Dewan Adat Meepago Papua Ajukan Solusi Atasi Kisruh Freeport

Ketua Dewan Adat Wilayah Meepago, Oktoviauns Pekei (Foto: Ist)
JAKARTA,  – Dewan Adat Wilayah Meepago, Papua, meminta Pemerintah Indonesia membangun komunikasi level bawah dengan mengajak berunding pemilik ulayat tanah di Papua. Ini diperlukan sebagai langkah mencari solusi atas sengketa pemerintah dengan Freeport McMoran terkait tambang tembaga emas Grasberg yang dijalankan oleh PT Freeport Indonesia di Papua.

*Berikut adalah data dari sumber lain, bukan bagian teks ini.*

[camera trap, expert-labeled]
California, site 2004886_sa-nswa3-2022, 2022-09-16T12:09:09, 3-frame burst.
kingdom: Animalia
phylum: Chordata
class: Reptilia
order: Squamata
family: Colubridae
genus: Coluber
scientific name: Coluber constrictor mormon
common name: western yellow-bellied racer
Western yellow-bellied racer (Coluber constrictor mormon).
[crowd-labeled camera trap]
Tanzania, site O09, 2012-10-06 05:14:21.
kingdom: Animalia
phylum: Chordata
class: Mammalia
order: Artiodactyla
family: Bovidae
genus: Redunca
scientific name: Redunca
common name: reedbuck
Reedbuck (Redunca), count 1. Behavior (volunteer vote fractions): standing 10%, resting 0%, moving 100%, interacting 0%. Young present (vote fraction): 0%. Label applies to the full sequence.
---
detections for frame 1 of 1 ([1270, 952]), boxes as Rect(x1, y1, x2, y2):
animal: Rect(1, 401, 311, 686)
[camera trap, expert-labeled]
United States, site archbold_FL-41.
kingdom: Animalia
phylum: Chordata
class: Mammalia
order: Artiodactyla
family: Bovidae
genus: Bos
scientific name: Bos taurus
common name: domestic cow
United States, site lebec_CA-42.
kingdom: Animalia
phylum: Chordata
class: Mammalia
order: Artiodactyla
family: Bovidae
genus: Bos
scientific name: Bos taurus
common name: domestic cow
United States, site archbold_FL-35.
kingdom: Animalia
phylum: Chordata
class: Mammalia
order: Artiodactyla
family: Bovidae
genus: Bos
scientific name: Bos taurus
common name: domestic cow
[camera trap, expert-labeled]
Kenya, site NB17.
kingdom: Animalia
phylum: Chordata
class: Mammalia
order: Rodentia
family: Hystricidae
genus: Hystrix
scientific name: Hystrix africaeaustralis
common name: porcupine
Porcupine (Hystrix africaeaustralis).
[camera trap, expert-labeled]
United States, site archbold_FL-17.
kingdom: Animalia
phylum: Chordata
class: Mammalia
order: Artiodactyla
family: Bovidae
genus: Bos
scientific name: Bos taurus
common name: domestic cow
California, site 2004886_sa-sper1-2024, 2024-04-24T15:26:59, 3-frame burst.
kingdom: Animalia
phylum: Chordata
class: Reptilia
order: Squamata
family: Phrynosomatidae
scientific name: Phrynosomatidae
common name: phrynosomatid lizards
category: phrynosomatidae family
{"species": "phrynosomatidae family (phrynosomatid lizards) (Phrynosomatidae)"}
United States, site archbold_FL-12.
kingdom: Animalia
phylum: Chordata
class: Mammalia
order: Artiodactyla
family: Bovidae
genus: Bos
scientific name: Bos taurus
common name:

Ketua Dewan Adat Wilayah Meepago, Oktovianus Pekei, dalam siaran persnya yang diterima satuharapan.com, mengatakan semua pihak tidak bisa melakukan negosiasi jika tidak melibatkan masyarakat setempat. Sebab, mereka merupakan salah satu pemangku kepentingan (stakeholder) yang semestinya diajak berunding terlebih dahulu.

“Jika tidak demikian, maka komunikasi apapun di level atas, baik negosiasi maupun arbitrase, yang dibicarakan hanyalah sebuah konspirasi kepentingan para elit. Masyarakat pemilik tanah tetap ditempatkan pada posisi korban yang tidak jauh berbeda dengan Kontrak Karya pertama tahun 1967, akibat negara dan perusahan masih mengklaim tanah rakyat,” demikian pernyataan Oktovianus.

Sejauh ini, Oktovianus menilai baik pemerintah maupun Freeport masih berada pada posisi dan kepentingannya masing-masing. Pemerintah Indonesia berdiri pada aturan yang dikeluarkan yang harus ditaati oleh semua perusahan tambang termasuk PT Freeport, sedangkan  pihak Freeport berada pada kewajiban-kewajiban yang selama ini dijalankannya serta Peraturan Pemerintah tentang IUPK yang dinilai akan merugikan pihaknya.

Akibat kedua belah pihak berdiri pada posisi dan kepentingannya tersebut, kata dia, konflik antara kedua belah pihak masih belum selesai hingga saat ini.

“Masing-masing pihak memiliki alternatif yang berbeda-beda. Pemerintah Indonesia menawarkan Negosiasi Berbasis Kepentingan (NBK) sebagai alternatif penyelesaian konflik tambang tersebut. Sementara itu, PT Freeport berkehendak konflik tersebut harus diselesaikan melalui Arbitrase Internasional sebagai alternatif yang tepat," kata Oktovianus.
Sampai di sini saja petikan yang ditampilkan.